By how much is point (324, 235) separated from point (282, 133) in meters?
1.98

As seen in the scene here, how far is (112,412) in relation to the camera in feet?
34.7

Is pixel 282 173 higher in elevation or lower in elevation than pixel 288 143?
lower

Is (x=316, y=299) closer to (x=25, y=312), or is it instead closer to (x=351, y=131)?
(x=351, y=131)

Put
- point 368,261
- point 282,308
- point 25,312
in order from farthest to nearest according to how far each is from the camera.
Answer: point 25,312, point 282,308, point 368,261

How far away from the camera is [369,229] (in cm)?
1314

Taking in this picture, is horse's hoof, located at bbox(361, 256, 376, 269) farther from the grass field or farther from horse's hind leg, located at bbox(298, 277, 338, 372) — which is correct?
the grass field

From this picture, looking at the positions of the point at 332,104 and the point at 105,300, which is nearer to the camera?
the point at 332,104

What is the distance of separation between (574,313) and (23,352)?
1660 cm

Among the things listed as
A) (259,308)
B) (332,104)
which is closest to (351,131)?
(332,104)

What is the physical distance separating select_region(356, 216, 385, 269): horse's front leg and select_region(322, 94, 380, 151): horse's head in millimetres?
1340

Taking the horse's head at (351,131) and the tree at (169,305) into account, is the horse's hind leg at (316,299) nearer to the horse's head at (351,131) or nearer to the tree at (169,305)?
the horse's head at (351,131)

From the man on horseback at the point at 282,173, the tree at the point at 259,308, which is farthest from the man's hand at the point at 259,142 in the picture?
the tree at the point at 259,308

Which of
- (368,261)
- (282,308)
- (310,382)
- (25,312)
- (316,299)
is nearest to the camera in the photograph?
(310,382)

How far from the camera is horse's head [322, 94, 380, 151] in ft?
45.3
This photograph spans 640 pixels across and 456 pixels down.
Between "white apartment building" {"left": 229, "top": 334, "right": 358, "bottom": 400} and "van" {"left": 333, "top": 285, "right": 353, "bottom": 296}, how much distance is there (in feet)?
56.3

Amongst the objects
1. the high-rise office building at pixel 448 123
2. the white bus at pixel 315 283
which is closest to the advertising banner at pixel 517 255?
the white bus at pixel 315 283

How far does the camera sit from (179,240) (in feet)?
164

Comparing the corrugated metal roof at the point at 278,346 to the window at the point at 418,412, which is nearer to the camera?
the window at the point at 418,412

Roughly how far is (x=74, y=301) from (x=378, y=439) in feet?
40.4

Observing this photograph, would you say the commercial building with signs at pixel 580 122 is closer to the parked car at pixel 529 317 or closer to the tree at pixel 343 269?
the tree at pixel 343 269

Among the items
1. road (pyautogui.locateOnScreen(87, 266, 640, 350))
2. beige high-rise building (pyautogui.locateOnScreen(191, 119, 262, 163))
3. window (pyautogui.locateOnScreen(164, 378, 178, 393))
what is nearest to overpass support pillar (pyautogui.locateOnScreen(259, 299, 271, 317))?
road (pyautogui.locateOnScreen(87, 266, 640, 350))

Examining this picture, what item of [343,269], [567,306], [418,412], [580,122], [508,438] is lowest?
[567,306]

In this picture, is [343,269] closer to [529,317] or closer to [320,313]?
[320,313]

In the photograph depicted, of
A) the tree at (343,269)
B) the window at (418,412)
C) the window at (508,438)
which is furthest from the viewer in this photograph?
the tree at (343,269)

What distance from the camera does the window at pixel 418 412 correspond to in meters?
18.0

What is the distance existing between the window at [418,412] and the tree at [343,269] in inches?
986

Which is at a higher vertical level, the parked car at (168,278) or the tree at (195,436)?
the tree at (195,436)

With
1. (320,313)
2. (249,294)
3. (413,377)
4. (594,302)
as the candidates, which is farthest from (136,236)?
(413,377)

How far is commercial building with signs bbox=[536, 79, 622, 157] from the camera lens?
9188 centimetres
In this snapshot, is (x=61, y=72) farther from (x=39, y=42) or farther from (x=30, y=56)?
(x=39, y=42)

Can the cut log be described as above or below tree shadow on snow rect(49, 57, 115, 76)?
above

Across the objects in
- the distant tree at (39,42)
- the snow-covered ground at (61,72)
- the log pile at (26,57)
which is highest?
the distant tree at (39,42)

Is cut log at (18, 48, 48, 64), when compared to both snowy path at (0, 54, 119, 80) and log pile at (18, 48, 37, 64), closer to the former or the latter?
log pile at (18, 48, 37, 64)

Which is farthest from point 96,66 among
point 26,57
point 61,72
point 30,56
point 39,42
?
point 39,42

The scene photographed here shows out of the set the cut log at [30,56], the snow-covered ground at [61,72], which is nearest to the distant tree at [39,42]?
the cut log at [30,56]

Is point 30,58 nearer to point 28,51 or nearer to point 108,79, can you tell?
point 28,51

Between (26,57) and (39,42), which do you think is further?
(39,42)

* * * * * * *

Do this: Copy every row above word for word, keeping the same line breaks and characters.

Answer to this problem:
By how much is point (324, 235) separated from point (282, 133) in meters?
1.98

As seen in the scene here, how far is (112,412) in relation to the camera in feet?
34.7

Is pixel 282 173 higher in elevation or lower in elevation than pixel 288 143?
lower

Is (x=316, y=299) closer to (x=25, y=312), or is it instead closer to (x=351, y=131)?
(x=351, y=131)

Put
- point 368,261
- point 282,308
- point 25,312
in order from farthest to nearest according to how far each is from the camera.
Answer: point 25,312, point 282,308, point 368,261

How far away from the camera is [369,229] (in cm)?
1314

Taking in this picture, is horse's hoof, located at bbox(361, 256, 376, 269) farther from the grass field or farther from horse's hind leg, located at bbox(298, 277, 338, 372) — which is correct?
the grass field

From this picture, looking at the positions of the point at 332,104 and the point at 105,300, which is nearer to the camera?
the point at 332,104

What is the distance of separation between (574,313) and (23,352)?
1660 cm

Among the things listed as
A) (259,308)
B) (332,104)
which is closest to (351,131)?
(332,104)

What is the physical distance separating select_region(356, 216, 385, 269): horse's front leg and select_region(322, 94, 380, 151): horse's head in millimetres?
1340

Taking the horse's head at (351,131) and the tree at (169,305) into account, is the horse's hind leg at (316,299) nearer to the horse's head at (351,131) or nearer to the tree at (169,305)?
the horse's head at (351,131)

From the man on horseback at the point at 282,173, the tree at the point at 259,308, which is farthest from the man's hand at the point at 259,142 in the picture?
the tree at the point at 259,308

Which of
- (368,261)
- (282,308)
- (310,382)
- (25,312)
- (316,299)
is nearest to the camera in the photograph?
(310,382)

How far from the camera is horse's head [322, 94, 380, 151] in ft?
45.3
This photograph spans 640 pixels across and 456 pixels down.
Between "white apartment building" {"left": 229, "top": 334, "right": 358, "bottom": 400} and "van" {"left": 333, "top": 285, "right": 353, "bottom": 296}, how much distance is there (in feet)?
56.3

Amongst the objects
1. the high-rise office building at pixel 448 123
2. the white bus at pixel 315 283
which is closest to the advertising banner at pixel 517 255?
the white bus at pixel 315 283

How far does the camera sit from (179,240) (in feet)?
164

Comparing the corrugated metal roof at the point at 278,346 to the window at the point at 418,412, which is nearer to the camera?
the window at the point at 418,412

Roughly how far is (x=74, y=301) from (x=378, y=439) in feet?
40.4

Observing this photograph, would you say the commercial building with signs at pixel 580 122 is closer to the parked car at pixel 529 317 or closer to the tree at pixel 343 269?
the tree at pixel 343 269

Among the items
1. road (pyautogui.locateOnScreen(87, 266, 640, 350))
2. beige high-rise building (pyautogui.locateOnScreen(191, 119, 262, 163))
3. window (pyautogui.locateOnScreen(164, 378, 178, 393))
what is nearest to overpass support pillar (pyautogui.locateOnScreen(259, 299, 271, 317))?
road (pyautogui.locateOnScreen(87, 266, 640, 350))

Examining this picture, what item of [343,269], [567,306], [418,412], [580,122], [508,438] is lowest?
[567,306]

In this picture, is [343,269] closer to [529,317] or closer to [320,313]?
[320,313]

In the photograph depicted, of
A) the tree at (343,269)
B) the window at (418,412)
C) the window at (508,438)
which is furthest from the viewer in this photograph?
the tree at (343,269)

What distance from the camera does the window at pixel 418 412 correspond to in meters?
18.0

What is the distance existing between the window at [418,412] and the tree at [343,269] in inches?
986

Which is at a higher vertical level, the parked car at (168,278) or the tree at (195,436)?
the tree at (195,436)

With
1. (320,313)
2. (249,294)
3. (413,377)
4. (594,302)
as the candidates, which is farthest from (136,236)?
(413,377)

How far is commercial building with signs bbox=[536, 79, 622, 157] from the camera lens?
9188 centimetres
In this snapshot, is (x=61, y=72) farther from (x=39, y=42) or farther from (x=30, y=56)?
(x=39, y=42)

Can the cut log be described as above or below tree shadow on snow rect(49, 57, 115, 76)?
above

Across the objects in
- the distant tree at (39,42)
- the snow-covered ground at (61,72)
- the log pile at (26,57)
which is highest?
the distant tree at (39,42)

Is cut log at (18, 48, 48, 64), when compared to both snowy path at (0, 54, 119, 80) and log pile at (18, 48, 37, 64), closer to the former or the latter?
log pile at (18, 48, 37, 64)

Which is farthest from point 96,66 among
point 26,57
point 61,72
point 30,56
point 39,42
?
point 39,42

The scene photographed here shows out of the set the cut log at [30,56], the snow-covered ground at [61,72], which is nearest to the distant tree at [39,42]?
the cut log at [30,56]

Is point 30,58 nearer to point 28,51 or nearer to point 108,79, can you tell?
point 28,51

Between (26,57) and (39,42), which do you think is further?
(39,42)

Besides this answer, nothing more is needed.